THINGS TO DO =
**A.** Please update the sports radio interview: give again the part that opens with the words containing "You might not" and closes with "honest opinion here.", with "favorite team" changed to "favorite club".
**B.** Answer these questions using the sports radio interview:
(i) At what time of day does the speaker hear Stephen A. Smith?
(ii) What does the speaker compare sports radio to?
(iii) According to DS, what is missing in a lot of places in sports radio?

SELECTED EXCERPT =
===

Stephen A. Smith is my lead-in every day. When I hear him at 10 o’clock in the morning, fly off the handle about the Dallas Cowboys on Monday, then Tuesday he flies off the handle about what’s happening with Kevin Durant, then Wednesday he’s so angry you just sort of laugh at that and you understand that he’s a performer. I don’t think he really takes it all that seriously.
I’m of the opinion that sports radio is sort of like a baseball lineup. Not everybody should be a left-handed power hitter. Everybody should be a little bit different. You should have an average guy. You should have a power guy. You should have a doubles hitter. You should have a base stealer. I think that good radio stations, the programming should be differing. It all compliments one another in a perfect setting.
Noe: Take it a step further — if sports radio is like a baseball lineup, what’s it missing? What does sports radio generally not have enough of?
DS: Honesty. I think that’s missing in a lot of places. I think too often people are more concerned with giving an audience what it is that they want to hear than just giving an honest opinion. I’ve always said I’ll never listen to a radio show where I feel like the host isn’t being sincere.
You might not like my opinion. You might think that I hate your favorite team, or I’m too much of a homer. We all get called that. All I can say is that this is my honest opinion. You can take it. You can leave it. But you’re never going to have to worry about me being compromised. This is the honest opinion here.
I don’t begrudge Stephen A., or Cowherd, or anybody else who puts on a great performance every day — they make a ton of money — but I believe that if your radio host isn’t being honest with you, I don’t know why you would listen to that person.
Noe: Has it been challenging for you to remain honest with the audience while painting your employer in a good light?
DS: Absolutely. I might not always tell my audience the truth, but I’m never going to lie — if that makes sense. Clearly there are things that I cannot say during this time on social media or on streaming. Even in certain public settings there are things I cannot say about what’s happening.
There are certain things that you’re told off the record when it tracks back to sports that you can’t say. I can’t always tell the audience who’s told me something or where I may have heard something. That’s part of the agreement that you make with the people who you cover. They can fill you in and they can tell you certain things, not scoops, but they can just make you more knowledgeable, which in turn will help make your audience more knowledgeable. Whether it’s our situation or covering any of these teams, as I said I won’t lie, but I just might not always be able to tell the truth.
Noe: Can you take me through that day, Darren, when you found out right before your show that your station would be taken off the air? What did you do after the meeting? Take me through that whole day.

===

DATASET EXCERPT =
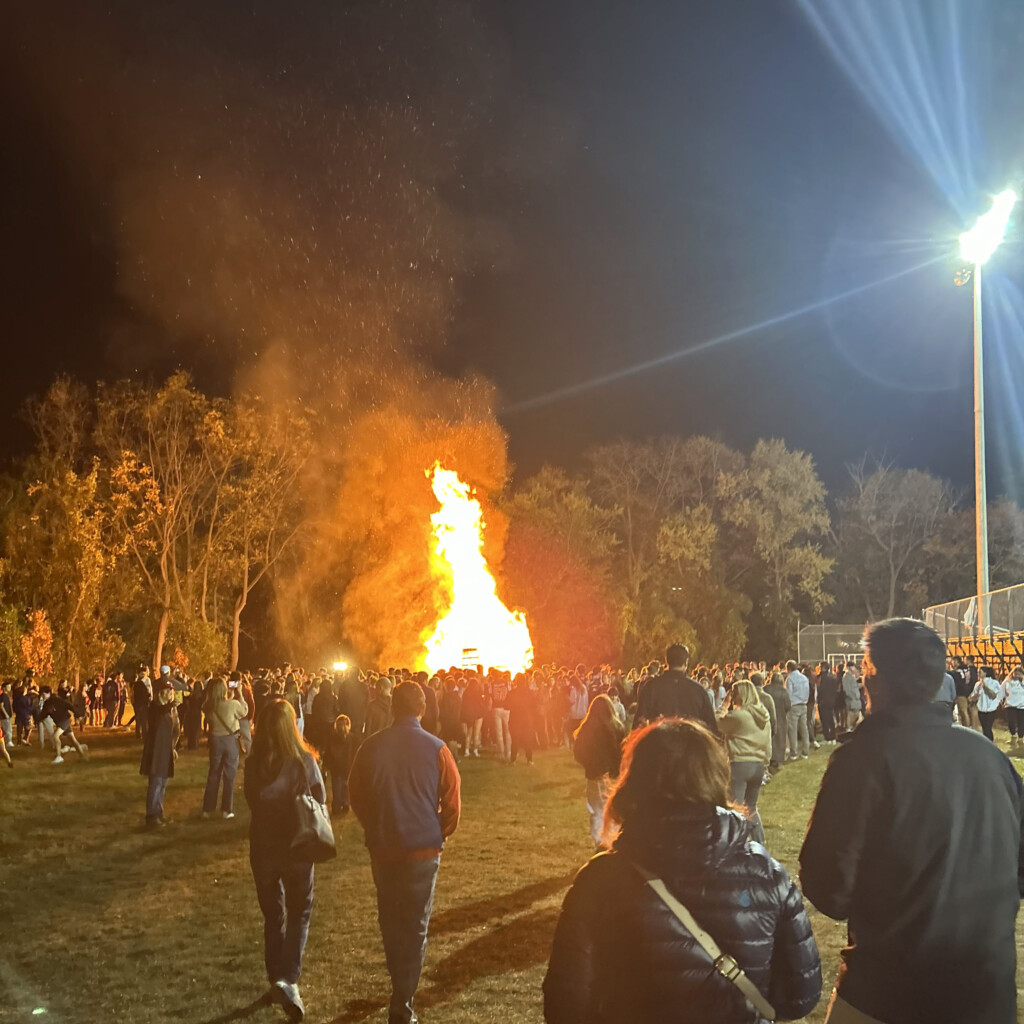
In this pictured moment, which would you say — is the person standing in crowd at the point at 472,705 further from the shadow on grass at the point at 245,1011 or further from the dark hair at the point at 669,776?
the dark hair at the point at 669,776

===

RESPONSES PER TASK =
**A.**
You might not like my opinion. You might think that I hate your favorite club, or I’m too much of a homer. We all get called that. All I can say is that this is my honest opinion. You can take it. You can leave it. But you’re never going to have to worry about me being compromised. This is the honest opinion here.

**B.**
(i) At 10 o'clock in the morning.
(ii) A baseball lineup.
(iii) Honesty.